Moxham is former executive at BP when John Browne was at the helm, he followed the Browne to Riverstone Holdings, which owns 42 per cent of Cuadrilla. Moxham was David Cameron's adviser on energy and the environment, but quit in May just a couple of months before the announcement this fracking strategy (which was obviously many months in the making).

Sarah Hogg
Hogg was appointed to the House of Lords in 1995 by John Major. She is a Non-Executive for the Treasury, a position created for her by John Browne (see above). She has a substantial shareholding in, and sits on the board of British Gas, which has significant shale gas assets in the United States.

Sam Laidlaw
Sam Laidlow is yet another of these unelected non-executives with interests in the fracking industry. Laidlow is the non-executive to the Transport Department is also chief executive of British Gas owner Centrica, which recently bought a £40 million stake in one of Cuadrilla's UK shale gas operations.

Ian Taylor
It is not just members of the government that have significant interests in the fracking business, one of their biggest donors also has too. Ian Taylor (who has appeared on AAV before in my expose of major Tory donors) is the Chief Executive of Vitol, a company which owns a stake in Dart energy. Taylor has also donated half a million pounds to the anti-independence propaganda campaign in Scotland. I wonder if people would be so keen to buy into the "better together" propaganda campaign if they knew it was bankrolled by an English major donor to the Tory party with a financial interest in a company with licences to frack in Scotland.

Lynton Crosby
David Cameron's chief strategist has already been implicated in one conflict of interests scandal, which came about in the wake of the Tories U-turn on the introduction of plain packaging legislation for cigarettes, when it was revealed that his lobbying company Crosby Textor is employed by the tobacco giant Philip Morris. Several Liberal Democrat members of the coalition government called for his resignation, but Cameron refused to sack him. Just a few days later Osborne announced his huge tax break for the shale gas industry and it was revealed that Crosby Textor also represents Dart Energy, a firm that holds shale gas extraction licences in Scotland.

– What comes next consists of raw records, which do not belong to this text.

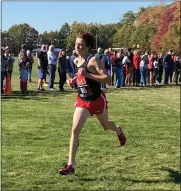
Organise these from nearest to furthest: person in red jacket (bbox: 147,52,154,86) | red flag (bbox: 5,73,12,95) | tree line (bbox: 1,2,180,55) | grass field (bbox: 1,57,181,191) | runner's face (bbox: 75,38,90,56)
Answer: grass field (bbox: 1,57,181,191) < runner's face (bbox: 75,38,90,56) < red flag (bbox: 5,73,12,95) < person in red jacket (bbox: 147,52,154,86) < tree line (bbox: 1,2,180,55)

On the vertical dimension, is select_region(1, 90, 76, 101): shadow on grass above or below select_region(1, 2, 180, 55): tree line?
below

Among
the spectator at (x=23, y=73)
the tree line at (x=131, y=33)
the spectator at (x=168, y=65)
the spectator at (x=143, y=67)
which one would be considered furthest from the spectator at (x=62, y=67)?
the tree line at (x=131, y=33)

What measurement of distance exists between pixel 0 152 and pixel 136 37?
6212cm

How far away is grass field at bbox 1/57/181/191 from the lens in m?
5.34

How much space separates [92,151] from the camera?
6906 millimetres

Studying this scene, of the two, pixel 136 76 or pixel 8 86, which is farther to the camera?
pixel 136 76

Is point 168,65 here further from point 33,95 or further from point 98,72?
point 98,72

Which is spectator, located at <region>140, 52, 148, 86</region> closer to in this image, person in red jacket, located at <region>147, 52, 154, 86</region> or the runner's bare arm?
person in red jacket, located at <region>147, 52, 154, 86</region>

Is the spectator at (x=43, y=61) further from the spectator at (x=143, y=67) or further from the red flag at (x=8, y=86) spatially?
the spectator at (x=143, y=67)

How many more of these transparent conflicts of interests is it going to take before Crosby has to step away from his role in government?

George Osborne's announcement of a humungous tax break for the fracking industry, whilst simultaneously cutting funding for renewable energy generation would have been bad enough on it's own, given all of the greenwash about being "the greenest government ever". However, the fact that so many members of the government, and Tory insiders (including Osborne's own father in law) have major interests in the fracking industry make this look less like a case of environmental negligence and extreme hypocrisy and more like a case of outright corruption.